В этом прошении звучит еще одно хорошее слово — благостояние, — это стояние в добре, стояние в правде Божией. Церковь — некий нерушимый столп, который является свидетельством о правде Божией для каждого человека. Но эта правда Божия свидетельствуется всему миру не только через догматы, не только через Предание, не только через писания святых Отцов, не только через морально-этическое учение. Правда Божия свидетельствуется прежде всего через нас. Этот мир не читает святых Отцов, он не знает догматов Церкви, он сейчас почти не знаком с Евангелием. Но этот мир встречает нас.
Благое стояние Святых Божиих Церквей — это стояние каждого из нас в этом благе, это свидетельство правды Божией миру. Мы можем свидетельствовать о том, что Церковь — это столп и утверждение истины, что Церковь — хранительница истины Духа Святаго, только своей жизнью, только своей приобщенностью. Невозможно этому миру объяснить, что мы-то плохие, зато там другие есть хорошие. Нас не поймут, нас так никто не воспринимает. Ты — это Церковь, какой ты — по тебе я сужу о всех остальных. И вот мы молимся об этом благом стоянии, чтобы мы не пошатнулись, чтобы мы устояли до конца.
И еще мы молимся о соединении всех. Церковь действительно — соборная, и не потому только, что она основывает свое учение на Вселенских Соборах, что она рассеяна по всей вселенной, а потому что Церковь действительно всех соединяет. Чем ближе мы подходим к Богу, тем ближе становимся друг другу. Так Господь собирает нас вместе — делая шаг к Богу, мы делаем шаг друг к другу, это закон духовной жизни. В этом смысл нашего служения Литургии, в этом смысл существования Церкви, потому что Церковь должна всех собрать у Христа и сделать всех едиными. Да будут все едины, — говорит Господь в своей первосвященнической молитве, — якоже и мы с Тобой, Отче.
Следующая молитва — о Святейшем Патриархе, архиепископе или епископе, о тех, кто руководит нашей церковной общиной, кто, как пастырь добрый, предстоит перед Христом за все словесные овцы. Для нас важно понять, какая это величайшая ответственность — быть ходатаем перед Богом за народ Божий, будучи человеком, облеченным и немощами, и грехами, встать перед Богом за весь Божий народ. Так Моисей молился Богу, когда вел свой народ через пустыню египетскую, — народ жестоковыйный, непослушный и неверный, который все время предавал Бога и предавал Моисея, все время бунтовал, несмотря на все милости, которые Господь посылал в пустыне. В какой-то момент Моисей даже стал кричать Богу: “Господи, ну разве я этот народ породил? Разве он мой? Почему же мне такая тяжелая ноша досталась?”.
А Господь укреплял Моисея в этом пути и сделал его ходатаем за этот народ. По молитве Моисея Он прощал его страшные грехи, посылал манну с неба, камень в мед превращал, потому что Моисей носил этот народ в своем сердце, как мать носит ребенка.
Вот что это такое — стояние епископа, стояние патриарха за свой народ. Патриарх может умолить Бога о помиловании всех нас, несмотря на всю нашу немощь. Патриарх может дерзновенно просить у Бога наказать кого-то, что-то запретить. Не зря в принятой на архиерейском соборе социальной доктрине Церкви прозвучало это дерзновенное архиерейское слово о том, что Церковь может призвать, например, свой народ к неповиновению государству, если государство совершает прямые беззакония.
========
• Задание a
Замените «military officer» на «army officer» в строках, начиная со строки с «Order the following» и заканчивая строкой с «Answer: 1. the», остальное сохраните без изменений. Приведите только эти строки.
Текст и строки взяты из разных, не связанных между собой источников.
========
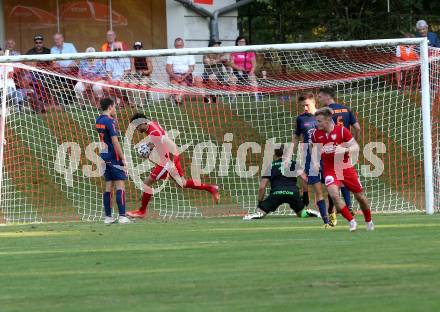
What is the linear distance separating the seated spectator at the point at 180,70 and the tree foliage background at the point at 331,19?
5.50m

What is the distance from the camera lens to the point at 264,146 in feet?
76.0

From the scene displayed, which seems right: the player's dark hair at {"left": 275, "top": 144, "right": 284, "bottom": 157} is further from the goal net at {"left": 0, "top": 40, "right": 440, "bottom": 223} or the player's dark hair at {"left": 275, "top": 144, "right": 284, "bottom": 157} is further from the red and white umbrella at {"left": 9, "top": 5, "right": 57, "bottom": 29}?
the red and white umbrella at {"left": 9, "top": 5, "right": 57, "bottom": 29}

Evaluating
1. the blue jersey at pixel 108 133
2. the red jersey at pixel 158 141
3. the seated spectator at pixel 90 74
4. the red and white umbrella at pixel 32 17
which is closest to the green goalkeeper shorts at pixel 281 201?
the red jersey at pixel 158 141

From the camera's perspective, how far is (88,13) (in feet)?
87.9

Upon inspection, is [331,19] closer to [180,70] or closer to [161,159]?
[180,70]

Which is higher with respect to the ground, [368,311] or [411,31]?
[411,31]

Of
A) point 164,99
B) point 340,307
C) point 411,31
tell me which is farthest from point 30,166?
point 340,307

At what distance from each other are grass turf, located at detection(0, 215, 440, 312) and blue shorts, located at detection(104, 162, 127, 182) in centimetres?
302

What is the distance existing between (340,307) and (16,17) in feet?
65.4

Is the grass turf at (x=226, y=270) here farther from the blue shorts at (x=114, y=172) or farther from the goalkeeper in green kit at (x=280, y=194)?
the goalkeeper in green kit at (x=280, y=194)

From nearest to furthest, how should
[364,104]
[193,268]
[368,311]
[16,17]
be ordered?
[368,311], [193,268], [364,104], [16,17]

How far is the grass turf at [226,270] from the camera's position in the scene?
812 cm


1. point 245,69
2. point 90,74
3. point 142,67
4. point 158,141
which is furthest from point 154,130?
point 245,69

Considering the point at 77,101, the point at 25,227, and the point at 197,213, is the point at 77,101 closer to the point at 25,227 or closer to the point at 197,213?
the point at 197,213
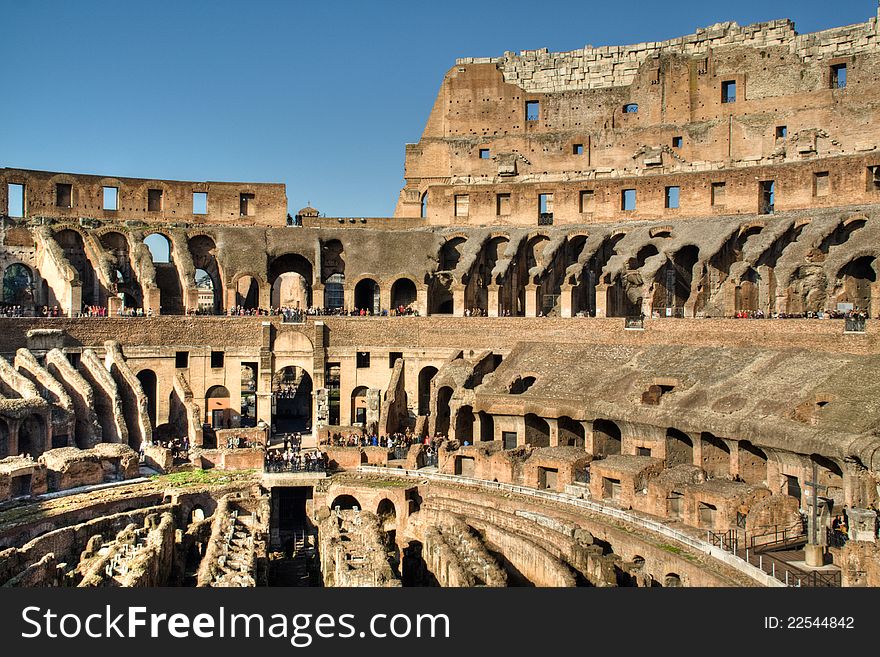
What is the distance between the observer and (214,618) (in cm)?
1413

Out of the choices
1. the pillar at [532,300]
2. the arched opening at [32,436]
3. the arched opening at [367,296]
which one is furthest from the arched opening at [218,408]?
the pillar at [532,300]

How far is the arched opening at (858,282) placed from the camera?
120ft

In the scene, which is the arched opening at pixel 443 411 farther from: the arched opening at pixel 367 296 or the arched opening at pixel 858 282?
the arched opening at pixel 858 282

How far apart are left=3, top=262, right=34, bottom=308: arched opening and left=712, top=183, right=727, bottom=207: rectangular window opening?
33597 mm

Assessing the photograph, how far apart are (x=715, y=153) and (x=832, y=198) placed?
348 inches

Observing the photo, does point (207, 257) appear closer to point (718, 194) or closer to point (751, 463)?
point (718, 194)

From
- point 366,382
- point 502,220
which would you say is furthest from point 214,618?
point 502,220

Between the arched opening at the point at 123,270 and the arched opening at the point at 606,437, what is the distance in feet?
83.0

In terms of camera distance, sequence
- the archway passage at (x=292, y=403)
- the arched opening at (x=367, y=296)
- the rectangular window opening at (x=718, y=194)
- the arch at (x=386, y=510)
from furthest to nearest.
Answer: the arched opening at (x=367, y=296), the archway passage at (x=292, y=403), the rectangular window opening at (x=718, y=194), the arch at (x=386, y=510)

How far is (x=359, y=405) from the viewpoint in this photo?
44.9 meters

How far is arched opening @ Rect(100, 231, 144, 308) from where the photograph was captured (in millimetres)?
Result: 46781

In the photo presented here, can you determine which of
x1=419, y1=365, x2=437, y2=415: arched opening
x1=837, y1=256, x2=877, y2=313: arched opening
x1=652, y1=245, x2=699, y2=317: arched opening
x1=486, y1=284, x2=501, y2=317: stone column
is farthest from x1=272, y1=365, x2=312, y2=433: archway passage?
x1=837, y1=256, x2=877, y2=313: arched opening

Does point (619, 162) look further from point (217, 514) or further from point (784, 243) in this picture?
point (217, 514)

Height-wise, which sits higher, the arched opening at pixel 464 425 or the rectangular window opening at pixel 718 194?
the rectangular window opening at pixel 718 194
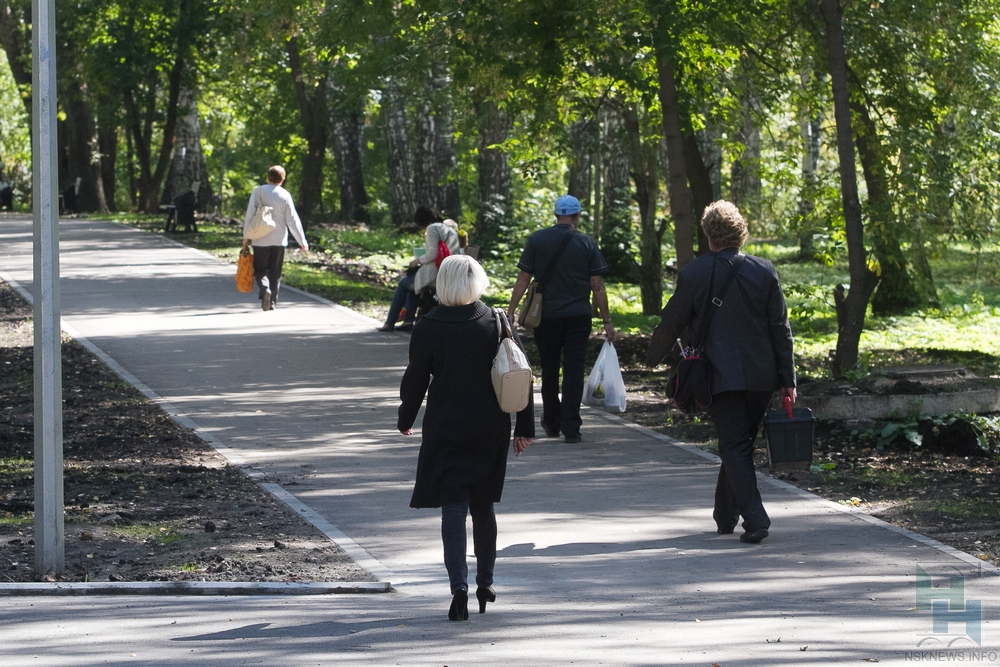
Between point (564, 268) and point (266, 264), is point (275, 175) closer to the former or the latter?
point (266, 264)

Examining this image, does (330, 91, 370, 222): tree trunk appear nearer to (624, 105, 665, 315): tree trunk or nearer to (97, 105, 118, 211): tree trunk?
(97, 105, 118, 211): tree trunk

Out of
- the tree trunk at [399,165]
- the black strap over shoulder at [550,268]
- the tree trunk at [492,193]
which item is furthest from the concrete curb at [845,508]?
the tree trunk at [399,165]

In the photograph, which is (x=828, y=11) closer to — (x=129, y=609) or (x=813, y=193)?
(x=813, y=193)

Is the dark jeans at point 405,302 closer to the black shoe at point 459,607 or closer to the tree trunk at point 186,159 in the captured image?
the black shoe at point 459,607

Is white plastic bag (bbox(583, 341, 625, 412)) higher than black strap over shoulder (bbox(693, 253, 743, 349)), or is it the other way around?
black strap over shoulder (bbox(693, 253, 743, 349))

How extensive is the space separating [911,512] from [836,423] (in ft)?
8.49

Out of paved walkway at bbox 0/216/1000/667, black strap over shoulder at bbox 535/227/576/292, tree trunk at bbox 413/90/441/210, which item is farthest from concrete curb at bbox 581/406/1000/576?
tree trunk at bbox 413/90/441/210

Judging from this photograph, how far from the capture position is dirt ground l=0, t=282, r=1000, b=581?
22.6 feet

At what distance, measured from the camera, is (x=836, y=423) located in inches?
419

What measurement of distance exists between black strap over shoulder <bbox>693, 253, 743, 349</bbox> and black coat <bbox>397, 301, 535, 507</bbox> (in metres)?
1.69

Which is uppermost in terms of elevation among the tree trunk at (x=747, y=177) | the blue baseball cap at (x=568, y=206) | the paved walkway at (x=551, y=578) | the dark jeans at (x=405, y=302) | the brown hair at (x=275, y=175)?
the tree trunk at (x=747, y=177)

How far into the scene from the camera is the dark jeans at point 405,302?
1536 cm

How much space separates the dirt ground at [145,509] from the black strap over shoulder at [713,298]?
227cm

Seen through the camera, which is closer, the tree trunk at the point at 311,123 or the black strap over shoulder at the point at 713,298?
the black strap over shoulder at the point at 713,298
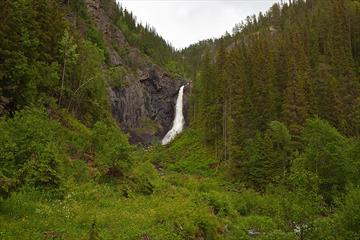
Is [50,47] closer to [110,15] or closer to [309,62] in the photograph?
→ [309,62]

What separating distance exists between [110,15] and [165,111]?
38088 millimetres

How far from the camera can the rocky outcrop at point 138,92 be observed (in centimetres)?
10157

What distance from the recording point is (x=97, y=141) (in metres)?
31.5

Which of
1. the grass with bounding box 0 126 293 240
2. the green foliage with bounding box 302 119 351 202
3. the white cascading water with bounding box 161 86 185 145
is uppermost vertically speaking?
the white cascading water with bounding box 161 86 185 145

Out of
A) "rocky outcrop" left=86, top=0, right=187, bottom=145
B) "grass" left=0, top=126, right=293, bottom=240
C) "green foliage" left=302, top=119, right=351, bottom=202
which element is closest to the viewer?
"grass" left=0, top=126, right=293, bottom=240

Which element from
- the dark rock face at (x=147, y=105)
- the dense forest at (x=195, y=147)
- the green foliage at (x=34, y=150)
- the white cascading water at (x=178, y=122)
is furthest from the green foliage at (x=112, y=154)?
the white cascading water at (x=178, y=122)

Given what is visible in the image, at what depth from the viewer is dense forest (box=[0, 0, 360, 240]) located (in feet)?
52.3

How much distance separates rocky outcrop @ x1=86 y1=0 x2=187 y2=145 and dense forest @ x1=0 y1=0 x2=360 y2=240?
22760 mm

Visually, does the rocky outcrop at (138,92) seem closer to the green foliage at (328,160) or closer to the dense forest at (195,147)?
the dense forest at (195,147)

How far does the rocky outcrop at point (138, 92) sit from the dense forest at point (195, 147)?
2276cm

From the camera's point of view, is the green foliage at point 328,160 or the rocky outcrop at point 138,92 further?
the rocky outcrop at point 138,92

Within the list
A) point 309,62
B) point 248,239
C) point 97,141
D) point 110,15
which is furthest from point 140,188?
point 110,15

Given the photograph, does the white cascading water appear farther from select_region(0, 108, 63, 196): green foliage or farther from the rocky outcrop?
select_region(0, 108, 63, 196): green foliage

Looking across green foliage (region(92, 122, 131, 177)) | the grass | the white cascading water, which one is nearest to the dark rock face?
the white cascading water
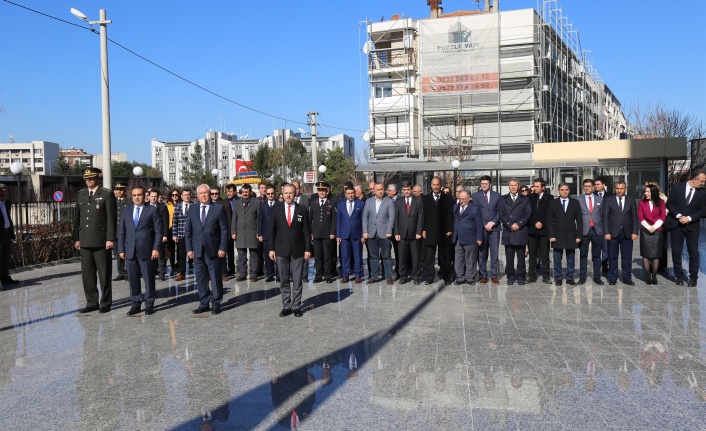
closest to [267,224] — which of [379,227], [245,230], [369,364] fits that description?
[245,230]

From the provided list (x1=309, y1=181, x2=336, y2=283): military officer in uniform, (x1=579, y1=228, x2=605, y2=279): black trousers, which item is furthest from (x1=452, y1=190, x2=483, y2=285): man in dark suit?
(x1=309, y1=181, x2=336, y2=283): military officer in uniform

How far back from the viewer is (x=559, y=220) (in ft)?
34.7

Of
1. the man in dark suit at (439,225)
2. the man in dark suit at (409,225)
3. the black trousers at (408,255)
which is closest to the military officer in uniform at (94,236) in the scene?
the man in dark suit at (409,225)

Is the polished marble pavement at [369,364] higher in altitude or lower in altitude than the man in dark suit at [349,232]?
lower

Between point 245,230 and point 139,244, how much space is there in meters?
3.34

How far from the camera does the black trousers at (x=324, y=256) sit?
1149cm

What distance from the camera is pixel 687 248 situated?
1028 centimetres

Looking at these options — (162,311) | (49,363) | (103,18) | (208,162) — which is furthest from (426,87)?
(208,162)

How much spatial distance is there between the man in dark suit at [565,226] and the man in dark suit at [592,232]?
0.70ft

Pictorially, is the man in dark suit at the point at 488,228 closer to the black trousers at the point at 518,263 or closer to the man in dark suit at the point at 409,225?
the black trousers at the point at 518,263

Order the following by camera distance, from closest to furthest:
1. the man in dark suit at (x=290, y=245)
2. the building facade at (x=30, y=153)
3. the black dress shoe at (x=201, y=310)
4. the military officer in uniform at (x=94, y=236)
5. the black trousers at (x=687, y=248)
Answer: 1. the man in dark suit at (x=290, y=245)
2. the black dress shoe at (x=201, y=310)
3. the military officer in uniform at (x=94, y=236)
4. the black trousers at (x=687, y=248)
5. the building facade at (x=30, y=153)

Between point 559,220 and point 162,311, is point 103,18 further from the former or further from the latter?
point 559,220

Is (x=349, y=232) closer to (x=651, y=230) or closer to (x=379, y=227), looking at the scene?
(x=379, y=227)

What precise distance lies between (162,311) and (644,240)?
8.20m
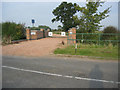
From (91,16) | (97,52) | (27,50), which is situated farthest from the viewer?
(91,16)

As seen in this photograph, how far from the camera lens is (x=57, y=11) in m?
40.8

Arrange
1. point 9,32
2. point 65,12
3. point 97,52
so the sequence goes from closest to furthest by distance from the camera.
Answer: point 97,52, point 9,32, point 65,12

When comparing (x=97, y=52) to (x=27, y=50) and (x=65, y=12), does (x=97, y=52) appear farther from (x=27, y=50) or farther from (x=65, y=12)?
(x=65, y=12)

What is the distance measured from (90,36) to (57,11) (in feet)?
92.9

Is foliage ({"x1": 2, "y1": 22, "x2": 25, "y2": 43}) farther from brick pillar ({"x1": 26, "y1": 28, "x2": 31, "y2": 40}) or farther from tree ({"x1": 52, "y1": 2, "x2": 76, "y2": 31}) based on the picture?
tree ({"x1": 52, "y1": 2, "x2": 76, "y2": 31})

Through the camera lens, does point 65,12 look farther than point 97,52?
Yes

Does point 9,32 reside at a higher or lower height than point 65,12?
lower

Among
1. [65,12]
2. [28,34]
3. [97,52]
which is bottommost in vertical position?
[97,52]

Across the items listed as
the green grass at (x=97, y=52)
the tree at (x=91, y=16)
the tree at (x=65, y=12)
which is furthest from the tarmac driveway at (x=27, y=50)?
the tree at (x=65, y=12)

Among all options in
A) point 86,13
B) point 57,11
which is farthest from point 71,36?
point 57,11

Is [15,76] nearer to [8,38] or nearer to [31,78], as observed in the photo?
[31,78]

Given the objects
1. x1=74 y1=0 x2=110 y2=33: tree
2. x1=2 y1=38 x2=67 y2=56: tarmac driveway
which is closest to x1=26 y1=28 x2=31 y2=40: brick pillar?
========
• Задание b
Перечислите, через что, кроме нас, согласно тексту о прошениях Литургии свидетельствуется всему миру правда Божия.

• Ожидаемый ответ a
Order the following by camera distance, from closest to furthest:
1. the man in dark suit at (x=290, y=245)
2. the building facade at (x=30, y=153)
3. the black dress shoe at (x=201, y=310)
4. the army officer in uniform at (x=94, y=236)
5. the black trousers at (x=687, y=248)
Answer: 1. the man in dark suit at (x=290, y=245)

• Ожидаемый ответ b
- через догматы
- через Предание
- через писания святых Отцов
- через морально-этическое учение